----- Document extract

Re: ACL implementation: Pseudo-join performance & Atomic Updates

Erick Erickson Tue, 16 Jul 2013 05:02:44 -0700

Roman:

Did this ever make into a JIRA? Somehow I missed it if it did, and this would
be pretty cool....


Erick

On Mon, Jul 15, 2013 at 6:52 PM, Roman Chyla <roman.ch...@gmail.com> wrote:
> On Sun, Jul 14, 2013 at 1:45 PM, Oleg Burlaca <oburl...@gmail.com> wrote:
>
>> Hello Erick,
>>
>> > Join performance is most sensitive to the number of values
>> > in the field being joined on. So if you have lots and lots of
>> > distinct values in the corpus, join performance will be affected.
>> Yep, we have a list of unique Id's that we get by first searching for
>> records
>> where loggedInUser IS IN (userIDs)

----------
----- Data below

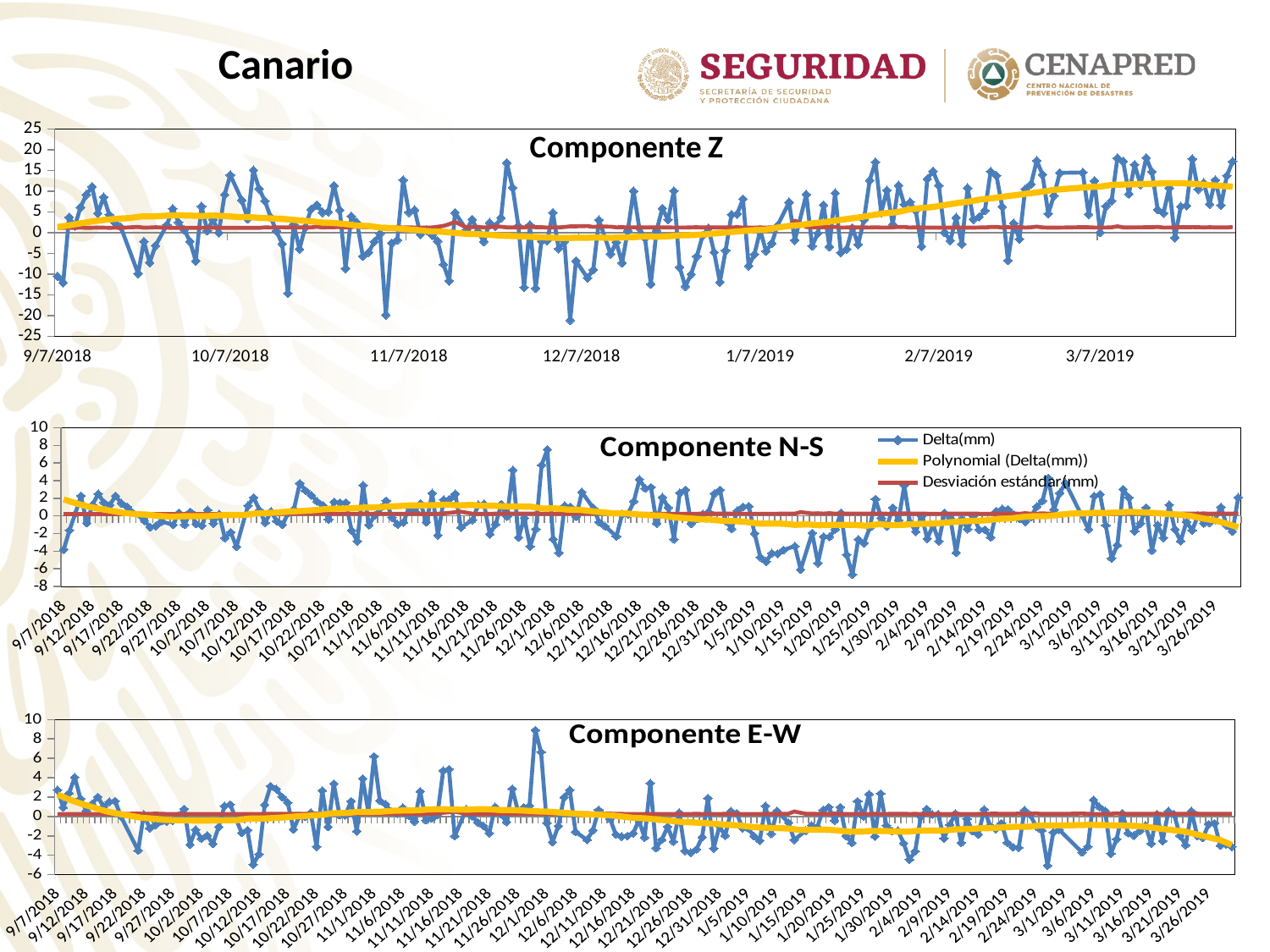
What is the title of the bottom chart on the slide? Componente E-W How many series does the legend on the Componente N-S chart list? 3 What is the maximum value shown on the y axis of the Componente Z chart? 25 In the Componente N-S chart, is the highest plotted Delta value greater or less than 4? greater How many charts are shown on the slide? 3 In the Componente E-W chart, is the highest plotted Delta value greater or less than 6? greater What kind of chart is the Componente Z chart? line chart In the Componente E-W chart, does the yellow polynomial trend line rise or fall overall from left to right? fall In the Componente Z chart, is the lowest plotted Delta value greater or less than -15? less In the Componente N-S chart, which legend entry is drawn in yellow? Polynomial (Delta(mm)) In the Componente Z chart, does the yellow polynomial trend line rise or fall overall from left to right? rise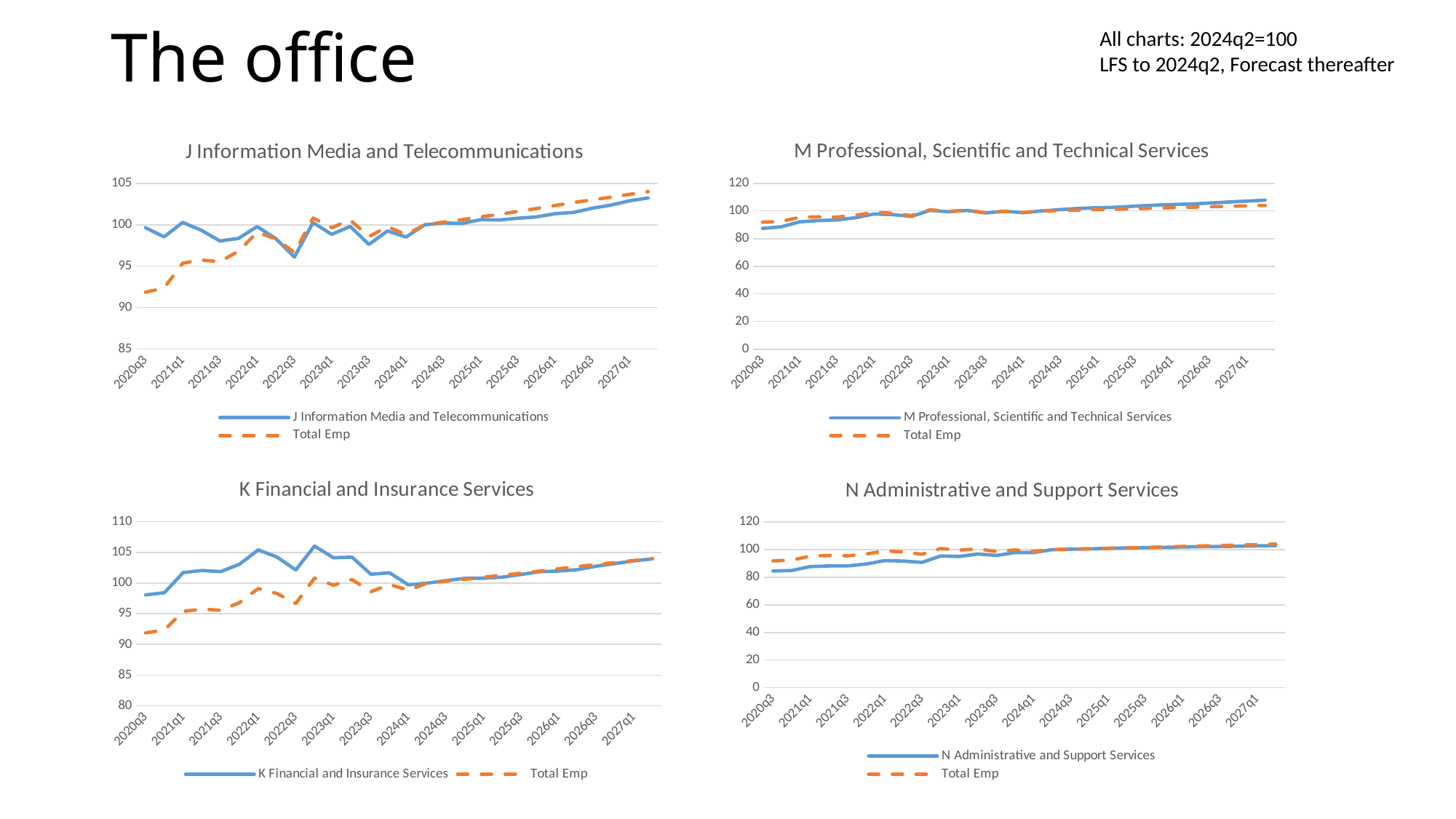
In the 'J Information Media and Telecommunications' chart, is the value for Total Emp at 2020q3 greater or less than 95? less In the 'J Information Media and Telecommunications' chart, how many series does the legend list? 2 In the 'N Administrative and Support Services' chart, does the Total Emp series rise or fall from 2024q3 to 2027q1? rises In the 'M Professional, Scientific and Technical Services' chart, is the value for M Professional, Scientific and Technical Services at 2020q3 greater or less than 100? less What kind of chart is 'J Information Media and Telecommunications'? Line chart In the 'M Professional, Scientific and Technical Services' chart, does the M Professional, Scientific and Technical Services series rise or fall from 2020q3 to 2027q1? rises In the 'K Financial and Insurance Services' chart, is the value for K Financial and Insurance Services at 2023q1 greater or less than 100? greater In the 'J Information Media and Telecommunications' chart, which series is higher at 2020q3, J Information Media and Telecommunications or Total Emp? J Information Media and Telecommunications In the 'K Financial and Insurance Services' chart, which series is higher at 2022q1, K Financial and Insurance Services or Total Emp? K Financial and Insurance Services What is the title of the bottom-left chart? K Financial and Insurance Services What are the legend entries in the 'N Administrative and Support Services' chart? N Administrative and Support Services; Total Emp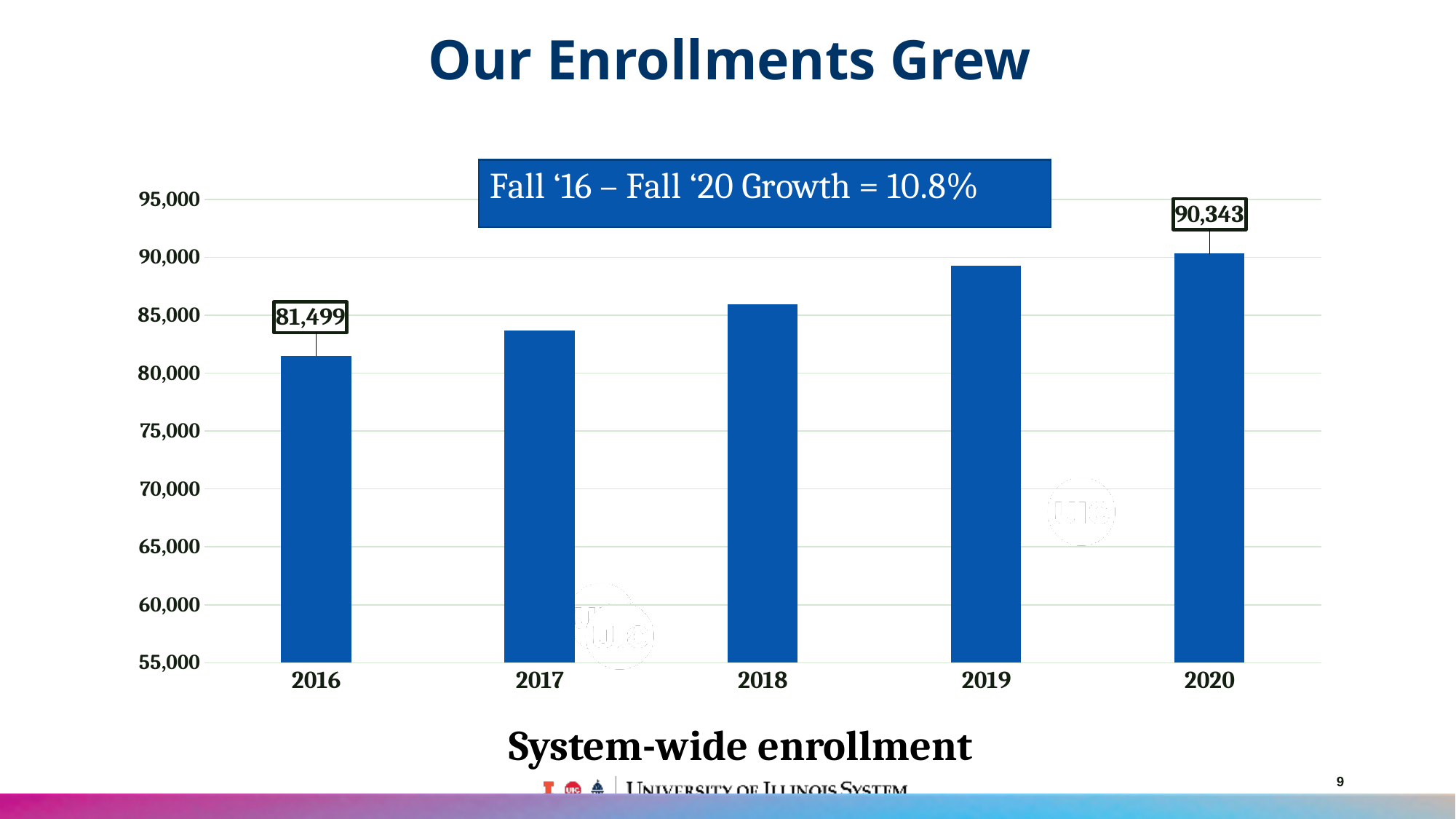
Do the enrollment values rise or fall from 2016 to 2020? Rise What is the system-wide enrollment value shown for 2016? 81,499 Which year has the lowest enrollment? 2016 Which year has the larger enrollment, 2017 or 2019? 2019 Is the value for 2018 greater or less than 85,000? greater What is the system-wide enrollment value shown for 2020? 90,343 How many years are shown on the x axis? 5 What is the difference between the 2020 and 2016 enrollment values? 8,844 What kind of chart is shown on the slide? Bar chart Is the value for 2019 greater or less than 90,000? less Which year has the highest enrollment? 2020 Is the value for 2017 greater or less than 85,000? less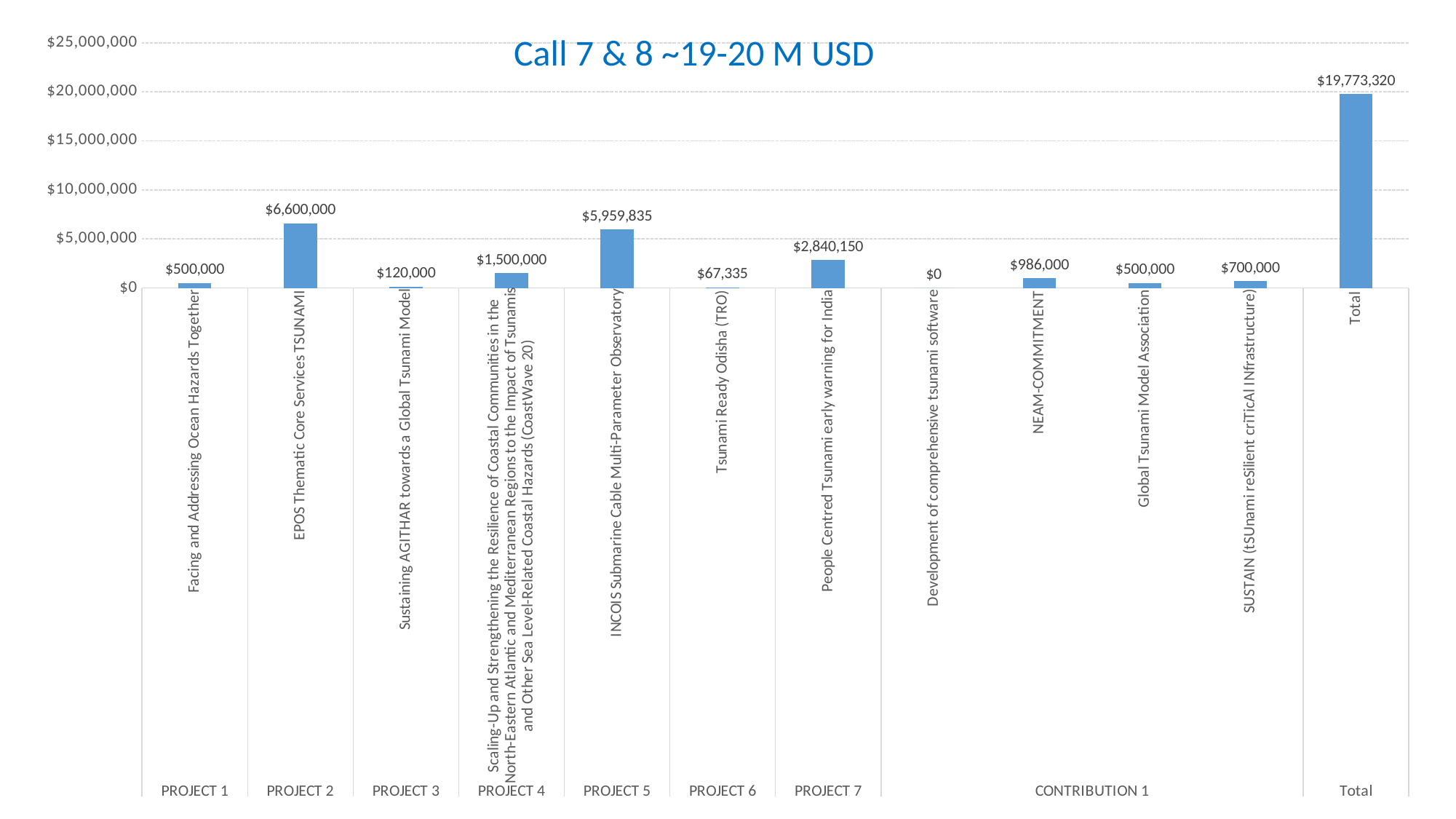
What is the value for NEAM-COMMITMENT? $986,000 Which is larger, the value for People Centred Tsunami early warning for India or the value for SUSTAIN (tSUnami reSilient criTicAl INfrastructure)? People Centred Tsunami early warning for India What is the title of the chart? Call 7 & 8 ~19-20 M USD What is the difference between the values for EPOS Thematic Core Services TSUNAMI and INCOIS Submarine Cable Multi-Parameter Observatory? $640,165 What is the value for INCOIS Submarine Cable Multi-Parameter Observatory? $5,959,835 Excluding the Total bar, which category has the highest value? EPOS Thematic Core Services TSUNAMI Which category has the lowest value? Development of comprehensive tsunami software What is the value for Tsunami Ready Odisha (TRO)? $67,335 How many bars are plotted in the chart, including the Total bar? 12 What is the value for EPOS Thematic Core Services TSUNAMI? $6,600,000 What is the value shown for the Total bar? $19,773,320 Is the value for the Total bar greater or less than $15,000,000? greater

----------

Check your understanding:
A: Can you update the lines of the ACL join performance thread from "On Mon, Jul" up to and including "will be affected." so that "corpus" becomes "index"?
B: Could you go on with the ACL join performance thread from the point where it stops?

Activity answers:
A:
On Mon, Jul 15, 2013 at 6:52 PM, Roman Chyla <roman.ch...@gmail.com> wrote:
> On Sun, Jul 14, 2013 at 1:45 PM, Oleg Burlaca <oburl...@gmail.com> wrote:
>
>> Hello Erick,
>>
>> > Join performance is most sensitive to the number of values
>> > in the field being joined on. So if you have lots and lots of
>> > distinct values in the index, join performance will be affected.

B:
>> This corpus is stored in memory I suppose? (not a problem) and then the
>> bottleneck is to match this huge set with the core where I'm searching?
>>
>> Somewhere in maillist archive people were talking about "external list of
>> Solr unique IDs"
>> but didn't find if there is a solution.
>> Back in 2010 Yonik posted a comment:
>> http://find.searchhub.org/document/363a4952446b3cd#363a4952446b3cd
>>
>
> sorry, haven't the previous thread in its entirety, but few weeks back that
> Yonik's proposal got implemented, it seems ;)
>
> http://search-lucene.com/m/Fa3Dg14mqoj/bitset&subj=Re+Solr+large+boolean+filter
>
> You could use this to send very large bitset filter (which can be
> translated into any integers, if you can come up with a mapping function).
>
> roman
>
>
>>
>> > bq: I suppose the delete/reindex approach will not change soon
>> > There is ongoing work (search the JIRA for "Stacked Segments")
>> Ah, ok, I was feeling it affects the architecture, ok, now the only hope is
>> Pseudo-Joins ))
>>
>> > One way to deal with this is to implement a "post filter", sometimes
>> called
>> > a "no cache" filter.
>> thanks, will have a look, but as you describe it, it's not the best option.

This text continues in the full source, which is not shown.